**Written task**
Rewrite the records from the line containing "Among the objects" through the line containing "823 centimetres", both lines included, and give every line in full, including the lines that ask something. Leave those asking lines unchanged, but multiply each coordinate and distance in the answers by 1.4 and round the result to a whole number, rounding halves up.

**Dataset rows**
--- START ---

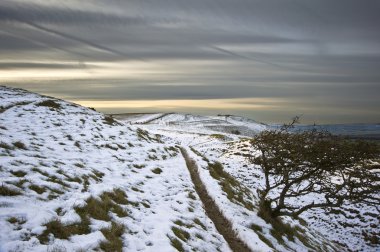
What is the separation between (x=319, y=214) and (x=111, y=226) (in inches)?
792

--- END ---
--- START ---

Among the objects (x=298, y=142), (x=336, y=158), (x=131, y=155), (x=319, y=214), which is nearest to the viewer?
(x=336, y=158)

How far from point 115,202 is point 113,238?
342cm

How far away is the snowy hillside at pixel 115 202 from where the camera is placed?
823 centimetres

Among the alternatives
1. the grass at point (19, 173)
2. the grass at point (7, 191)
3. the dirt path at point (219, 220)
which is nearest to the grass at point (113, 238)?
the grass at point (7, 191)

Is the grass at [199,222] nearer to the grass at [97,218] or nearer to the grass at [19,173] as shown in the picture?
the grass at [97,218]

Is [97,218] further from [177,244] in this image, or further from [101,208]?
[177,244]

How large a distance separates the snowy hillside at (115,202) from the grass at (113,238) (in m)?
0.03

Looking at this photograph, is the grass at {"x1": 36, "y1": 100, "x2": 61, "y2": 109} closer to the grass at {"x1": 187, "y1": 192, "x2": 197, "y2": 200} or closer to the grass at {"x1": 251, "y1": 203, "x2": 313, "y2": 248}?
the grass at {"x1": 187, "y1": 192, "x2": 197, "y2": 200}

--- END ---

**Written answer**
Among the objects (x=298, y=142), (x=336, y=158), (x=131, y=155), (x=319, y=214), which is nearest to the viewer?
(x=470, y=221)

How far from point 115,202 is point 113,238?
479cm

How far away is the snowy hillside at pixel 115 202 from where the camera is placed?
1152 centimetres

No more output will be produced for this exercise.